Segment Start: Exercise materials
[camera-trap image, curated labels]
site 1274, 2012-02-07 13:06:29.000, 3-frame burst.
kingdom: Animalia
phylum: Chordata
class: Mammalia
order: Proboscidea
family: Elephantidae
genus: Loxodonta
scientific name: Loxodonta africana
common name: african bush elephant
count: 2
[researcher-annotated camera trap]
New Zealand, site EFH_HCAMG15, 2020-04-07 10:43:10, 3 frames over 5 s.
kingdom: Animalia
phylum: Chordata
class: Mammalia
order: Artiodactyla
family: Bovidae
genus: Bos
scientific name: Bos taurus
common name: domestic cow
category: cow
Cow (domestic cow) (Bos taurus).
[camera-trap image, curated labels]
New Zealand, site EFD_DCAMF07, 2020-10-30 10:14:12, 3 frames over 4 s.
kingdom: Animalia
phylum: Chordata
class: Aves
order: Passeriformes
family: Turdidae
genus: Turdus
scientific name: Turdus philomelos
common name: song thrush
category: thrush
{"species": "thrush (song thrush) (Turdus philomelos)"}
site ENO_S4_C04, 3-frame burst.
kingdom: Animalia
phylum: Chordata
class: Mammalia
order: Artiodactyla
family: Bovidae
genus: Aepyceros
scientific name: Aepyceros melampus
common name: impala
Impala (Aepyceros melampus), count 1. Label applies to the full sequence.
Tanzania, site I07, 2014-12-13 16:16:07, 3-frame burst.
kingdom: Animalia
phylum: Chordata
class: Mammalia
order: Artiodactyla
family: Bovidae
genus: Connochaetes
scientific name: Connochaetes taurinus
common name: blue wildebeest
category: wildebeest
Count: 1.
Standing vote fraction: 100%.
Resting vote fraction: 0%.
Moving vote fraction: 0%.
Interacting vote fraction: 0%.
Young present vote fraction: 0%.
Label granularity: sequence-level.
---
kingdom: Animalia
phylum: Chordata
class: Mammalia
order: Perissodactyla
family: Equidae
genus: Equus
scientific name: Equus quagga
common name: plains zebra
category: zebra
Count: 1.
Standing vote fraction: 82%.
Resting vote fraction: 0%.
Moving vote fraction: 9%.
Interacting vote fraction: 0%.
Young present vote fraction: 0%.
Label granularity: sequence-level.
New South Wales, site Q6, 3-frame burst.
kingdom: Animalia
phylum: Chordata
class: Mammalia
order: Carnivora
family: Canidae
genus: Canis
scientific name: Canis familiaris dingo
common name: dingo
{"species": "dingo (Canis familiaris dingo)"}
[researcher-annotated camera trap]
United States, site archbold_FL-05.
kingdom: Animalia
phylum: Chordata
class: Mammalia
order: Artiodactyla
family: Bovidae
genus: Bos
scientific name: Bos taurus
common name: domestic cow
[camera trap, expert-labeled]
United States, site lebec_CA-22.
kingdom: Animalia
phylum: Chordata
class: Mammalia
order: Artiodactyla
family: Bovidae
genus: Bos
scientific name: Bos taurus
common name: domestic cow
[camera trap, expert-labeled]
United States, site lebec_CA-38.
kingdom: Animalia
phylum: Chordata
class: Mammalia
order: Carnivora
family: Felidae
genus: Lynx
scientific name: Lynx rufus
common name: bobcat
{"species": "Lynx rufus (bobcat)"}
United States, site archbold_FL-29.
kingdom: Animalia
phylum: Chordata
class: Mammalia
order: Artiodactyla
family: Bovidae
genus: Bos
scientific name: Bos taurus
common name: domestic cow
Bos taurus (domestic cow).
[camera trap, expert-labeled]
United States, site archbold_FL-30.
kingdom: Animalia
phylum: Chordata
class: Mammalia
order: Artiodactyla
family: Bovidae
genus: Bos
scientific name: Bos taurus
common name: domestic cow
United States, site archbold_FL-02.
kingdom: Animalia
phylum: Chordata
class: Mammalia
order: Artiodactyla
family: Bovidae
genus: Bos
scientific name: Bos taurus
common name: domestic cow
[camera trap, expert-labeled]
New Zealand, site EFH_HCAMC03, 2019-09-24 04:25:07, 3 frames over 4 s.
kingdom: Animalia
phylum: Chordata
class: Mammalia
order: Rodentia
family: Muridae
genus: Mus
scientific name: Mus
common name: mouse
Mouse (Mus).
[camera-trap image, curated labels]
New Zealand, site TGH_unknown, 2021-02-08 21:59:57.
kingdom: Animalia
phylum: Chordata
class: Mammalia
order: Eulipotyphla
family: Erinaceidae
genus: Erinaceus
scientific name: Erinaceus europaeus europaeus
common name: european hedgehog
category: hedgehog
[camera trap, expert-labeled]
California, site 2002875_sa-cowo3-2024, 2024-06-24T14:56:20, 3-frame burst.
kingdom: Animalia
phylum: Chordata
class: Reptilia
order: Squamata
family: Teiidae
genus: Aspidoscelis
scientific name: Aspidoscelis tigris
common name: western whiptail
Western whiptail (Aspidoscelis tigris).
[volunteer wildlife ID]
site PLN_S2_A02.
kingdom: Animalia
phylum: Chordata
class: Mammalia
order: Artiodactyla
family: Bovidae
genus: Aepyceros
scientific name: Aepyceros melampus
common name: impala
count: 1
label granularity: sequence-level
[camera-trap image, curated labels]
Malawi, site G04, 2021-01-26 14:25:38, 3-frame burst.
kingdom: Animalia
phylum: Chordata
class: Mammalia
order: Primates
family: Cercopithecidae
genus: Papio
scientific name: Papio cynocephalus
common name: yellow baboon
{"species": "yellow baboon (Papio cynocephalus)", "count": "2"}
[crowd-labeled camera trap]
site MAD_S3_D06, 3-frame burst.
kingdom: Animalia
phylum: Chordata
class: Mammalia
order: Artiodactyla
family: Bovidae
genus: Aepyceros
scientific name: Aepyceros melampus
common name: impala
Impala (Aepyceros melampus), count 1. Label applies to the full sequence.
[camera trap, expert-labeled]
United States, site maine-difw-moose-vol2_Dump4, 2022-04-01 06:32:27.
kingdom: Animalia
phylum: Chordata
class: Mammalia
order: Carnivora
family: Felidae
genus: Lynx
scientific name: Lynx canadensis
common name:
Segment End: Exercise materials
[About this task]
Each record above needs to be written out exactly, with nothing left out.

[Exercise answer]
[camera-trap image, curated labels]
site 1274, 2012-02-07 13:06:29.000, 3-frame burst.
kingdom: Animalia
phylum: Chordata
class: Mammalia
order: Proboscidea
family: Elephantidae
genus: Loxodonta
scientific name: Loxodonta africana
common name: african bush elephant
count: 2
[researcher-annotated camera trap]
New Zealand, site EFH_HCAMG15, 2020-04-07 10:43:10, 3 frames over 5 s.
kingdom: Animalia
phylum: Chordata
class: Mammalia
order: Artiodactyla
family: Bovidae
genus: Bos
scientific name: Bos taurus
common name: domestic cow
category: cow
Cow (domestic cow) (Bos taurus).
[camera-trap image, curated labels]
New Zealand, site EFD_DCAMF07, 2020-10-30 10:14:12, 3 frames over 4 s.
kingdom: Animalia
phylum: Chordata
class: Aves
order: Passeriformes
family: Turdidae
genus: Turdus
scientific name: Turdus philomelos
common name: song thrush
category: thrush
{"species": "thrush (song thrush) (Turdus philomelos)"}
site ENO_S4_C04, 3-frame burst.
kingdom: Animalia
phylum: Chordata
class: Mammalia
order: Artiodactyla
family: Bovidae
genus: Aepyceros
scientific name: Aepyceros melampus
common name: impala
Impala (Aepyceros melampus), count 1. Label applies to the full sequence.
Tanzania, site I07, 2014-12-13 16:16:07, 3-frame burst.
kingdom: Animalia
phylum: Chordata
class: Mammalia
order: Artiodactyla
family: Bovidae
genus: Connochaetes
scientific name: Connochaetes taurinus
common name: blue wildebeest
category: wildebeest
Count: 1.
Standing vote fraction: 100%.
Resting vote fraction: 0%.
Moving vote fraction: 0%.
Interacting vote fraction: 0%.
Young present vote fraction: 0%.
Label granularity: sequence-level.
---
kingdom: Animalia
phylum: Chordata
class: Mammalia
order: Perissodactyla
family: Equidae
genus: Equus
scientific name: Equus quagga
common name: plains zebra
category: zebra
Count: 1.
Standing vote fraction: 82%.
Resting vote fraction: 0%.
Moving vote fraction: 9%.
Interacting vote fraction: 0%.
Young present vote fraction: 0%.
Label granularity: sequence-level.
New South Wales, site Q6, 3-frame burst.
kingdom: Animalia
phylum: Chordata
class: Mammalia
order: Carnivora
family: Canidae
genus: Canis
scientific name: Canis familiaris dingo
common name: dingo
{"species": "dingo (Canis familiaris dingo)"}
[researcher-annotated camera trap]
United States, site archbold_FL-05.
kingdom: Animalia
phylum: Chordata
class: Mammalia
order: Artiodactyla
family: Bovidae
genus: Bos
scientific name: Bos taurus
common name: domestic cow
[camera trap, expert-labeled]
United States, site lebec_CA-22.
kingdom: Animalia
phylum: Chordata
class: Mammalia
order: Artiodactyla
family: Bovidae
genus: Bos
scientific name: Bos taurus
common name: domestic cow
[camera trap, expert-labeled]
United States, site lebec_CA-38.
kingdom: Animalia
phylum: Chordata
class: Mammalia
order: Carnivora
family: Felidae
genus: Lynx
scientific name: Lynx rufus
common name: bobcat
{"species": "Lynx rufus (bobcat)"}
United States, site archbold_FL-29.
kingdom: Animalia
phylum: Chordata
class: Mammalia
order: Artiodactyla
family: Bovidae
genus: Bos
scientific name: Bos taurus
common name: domestic cow
Bos taurus (domestic cow).
[camera trap, expert-labeled]
United States, site archbold_FL-30.
kingdom: Animalia
phylum: Chordata
class: Mammalia
order: Artiodactyla
family: Bovidae
genus: Bos
scientific name: Bos taurus
common name: domestic cow
United States, site archbold_FL-02.
kingdom: Animalia
phylum: Chordata
class: Mammalia
order: Artiodactyla
family: Bovidae
genus: Bos
scientific name: Bos taurus
common name: domestic cow
[camera trap, expert-labeled]
New Zealand, site EFH_HCAMC03, 2019-09-24 04:25:07, 3 frames over 4 s.
kingdom: Animalia
phylum: Chordata
class: Mammalia
order: Rodentia
family: Muridae
genus: Mus
scientific name: Mus
common name: mouse
Mouse (Mus).
[camera-trap image, curated labels]
New Zealand, site TGH_unknown, 2021-02-08 21:59:57.
kingdom: Animalia
phylum: Chordata
class: Mammalia
order: Eulipotyphla
family: Erinaceidae
genus: Erinaceus
scientific name: Erinaceus europaeus europaeus
common name: european hedgehog
category: hedgehog
[camera trap, expert-labeled]
California, site 2002875_sa-cowo3-2024, 2024-06-24T14:56:20, 3-frame burst.
kingdom: Animalia
phylum: Chordata
class: Reptilia
order: Squamata
family: Teiidae
genus: Aspidoscelis
scientific name: Aspidoscelis tigris
common name: western whiptail
Western whiptail (Aspidoscelis tigris).
[volunteer wildlife ID]
site PLN_S2_A02.
kingdom: Animalia
phylum: Chordata
class: Mammalia
order: Artiodactyla
family: Bovidae
genus: Aepyceros
scientific name: Aepyceros melampus
common name: impala
count: 1
label granularity: sequence-level
[camera-trap image, curated labels]
Malawi, site G04, 2021-01-26 14:25:38, 3-frame burst.
kingdom: Animalia
phylum: Chordata
class: Mammalia
order: Primates
family: Cercopithecidae
genus: Papio
scientific name: Papio cynocephalus
common name: yellow baboon
{"species": "yellow baboon (Papio cynocephalus)", "count": "2"}
[crowd-labeled camera trap]
site MAD_S3_D06, 3-frame burst.
kingdom: Animalia
phylum: Chordata
class: Mammalia
order: Artiodactyla
family: Bovidae
genus: Aepyceros
scientific name: Aepyceros melampus
common name: impala
Impala (Aepyceros melampus), count 1. Label applies to the full sequence.
[camera trap, expert-labeled]
United States, site maine-difw-moose-vol2_Dump4, 2022-04-01 06:32:27.
kingdom: Animalia
phylum: Chordata
class: Mammalia
order: Carnivora
family: Felidae
genus: Lynx
scientific name: Lynx canadensis
common name:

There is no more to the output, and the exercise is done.